The seas and oceans, the economic and environmental heritage of our planet, are currently facing a number of threats: overfishing, toxic discharge, climate change, to name but a few. However, they are also being threatened by plastic pollution, which is now one of the major challenges for sea and ocean conservation. Expedition MED, a French NGO with the slogan “stop plastic pollution”, is at the forefront of research into plastic in the Mediterranean Sea. It stopped over in Marseille on 10 July.
Credit: Expedition MED
What is the impact of plastic pollution?
“80% of marine debris originates on land and 80-95% of this debris is plastic”, according to Expedition MED. Plastic pollution presents a major risk to health and to the environment. At times, the concentration of microplastics in the oceans equals the concentration of plankton, and so plastics move up the food chain from the fish that ingest it, right up to human beings. Macro-waste also threatens numerous marine species, causing injury and choking.
Today, the Mediterranean Sea is thought to be the “6th largest accumulation zone of marine debris in the world” . One of Expedition MED’s objectives is to quantify and map this pollution to produce consolidated data on this phenomenon.
An interview with B. Dumontet, Founder of Expedition MED
How plastic pollution in the Mediterranean Sea is measured
Since 2010, Expedition MED has used a yacht to conduct annual sampling campaigns along the Mediterranean coast, to determine levels of plastic pollution and to make a quantitative and cartographical assessment of this pollution. Its 2015 campaign will focus mainly on the coasts of France and Italy.
Samples are usually taken at sea using Manta nets, but they can also use sand samples taken from the coastline. In this way, the Expedition’s sampling campaigns have already taken it along the coasts of Spain, France, Italy, Tunisia, etc. Samples are taken in accordance with a strict protocol (in terms of time, speed and location) and direct observations are then made on board the boat and on land. These samples make it possible to measure the plastic levels per km2 and per m3 of water, the plastic to plankton ratio, the type of plastic, etc.
The aim of these collections is three-fold: to determine whether there are concentrated areas of debris; to adjust the overall estimations of microplastics polluting the ocean surface; to identify the main sources of marine debris.
Annual monitoring not only means that the resulting mapping can be refined, but also that changes can be identified over time. Consolidated data is available to the Observatoire Oceanologique (the Ocean Observatory) at Villefranche-sur-Mer.
Expedition MED’s research can be followed via its regular blog.
And you can keep up with the Expedition’s reports on the NGO’s Facebook page.
Credit: Expédition MED
Expedition MED: a good example of “participatory science”
What makes Expedition MED stand out is its unique approach that it calls “participatory science”. Eco-volunteers are invited to take part in the sampling campaigns and to help scientists conduct their research protocols. This is genuine “Solidarity Leave” (an informal concept of granting special leave from work to undertake voluntary service), and so new volunteers are taken on board for each leg of the sampling campaign.

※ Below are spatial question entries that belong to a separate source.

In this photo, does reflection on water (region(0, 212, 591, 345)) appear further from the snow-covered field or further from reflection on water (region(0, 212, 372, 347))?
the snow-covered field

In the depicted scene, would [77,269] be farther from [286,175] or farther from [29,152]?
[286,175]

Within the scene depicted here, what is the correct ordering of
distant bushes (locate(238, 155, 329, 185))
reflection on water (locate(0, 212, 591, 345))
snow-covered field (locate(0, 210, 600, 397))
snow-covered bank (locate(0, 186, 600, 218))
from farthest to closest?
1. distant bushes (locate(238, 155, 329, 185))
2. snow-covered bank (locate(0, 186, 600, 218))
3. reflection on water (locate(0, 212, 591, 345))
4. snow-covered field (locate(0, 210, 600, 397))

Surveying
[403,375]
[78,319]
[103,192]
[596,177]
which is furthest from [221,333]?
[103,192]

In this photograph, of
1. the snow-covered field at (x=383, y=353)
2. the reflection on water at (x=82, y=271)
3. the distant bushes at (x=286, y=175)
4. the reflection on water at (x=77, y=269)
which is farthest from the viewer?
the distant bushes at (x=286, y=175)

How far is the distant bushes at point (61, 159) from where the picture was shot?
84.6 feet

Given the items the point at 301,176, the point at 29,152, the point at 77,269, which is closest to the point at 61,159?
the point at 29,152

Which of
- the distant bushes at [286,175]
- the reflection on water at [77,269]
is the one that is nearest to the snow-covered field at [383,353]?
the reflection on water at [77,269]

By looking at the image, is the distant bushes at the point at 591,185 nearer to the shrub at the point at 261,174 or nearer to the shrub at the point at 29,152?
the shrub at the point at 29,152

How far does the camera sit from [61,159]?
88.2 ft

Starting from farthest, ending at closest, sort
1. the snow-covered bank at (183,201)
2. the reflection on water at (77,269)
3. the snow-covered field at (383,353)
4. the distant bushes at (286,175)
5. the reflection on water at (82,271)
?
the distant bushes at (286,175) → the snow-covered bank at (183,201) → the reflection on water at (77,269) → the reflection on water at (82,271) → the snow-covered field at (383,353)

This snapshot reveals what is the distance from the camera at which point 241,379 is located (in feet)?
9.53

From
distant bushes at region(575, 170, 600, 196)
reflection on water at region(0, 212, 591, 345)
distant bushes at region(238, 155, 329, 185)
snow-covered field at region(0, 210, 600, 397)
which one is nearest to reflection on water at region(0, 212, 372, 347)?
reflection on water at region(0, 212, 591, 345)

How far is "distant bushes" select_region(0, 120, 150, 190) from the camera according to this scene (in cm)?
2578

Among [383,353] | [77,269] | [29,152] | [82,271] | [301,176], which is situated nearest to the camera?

In addition to this citizen involvement, Expedition MED also harnesses the engagement of other partners (businesses, local authorities, etc.) in a concerted effort to combat plastic pollution. One such initiative is “Ecoseastem”, a research project, launched by SUEZ environnement in partnership with the Nice Côte d’Azur city authorities, the Oceanographic laboratory at Villefranche-sur-Mer and Expédition MED. This project aims to study pollution caused by synthetic clothing fibres that are released into the wastewater networks when clothes are machine-washed. Clothes shed plastic microfibres that end up in wastewater treatment plants where they are not captured by the plants’ conventional filtration systems. The “Ecoseastem” programme aims to pinpoint the type of pollution caused by plastic microfibres, assess how this pollution impacts the natural ecosystem and identify the best available technology to treat this type of pollution, such as dynamic microfiltration.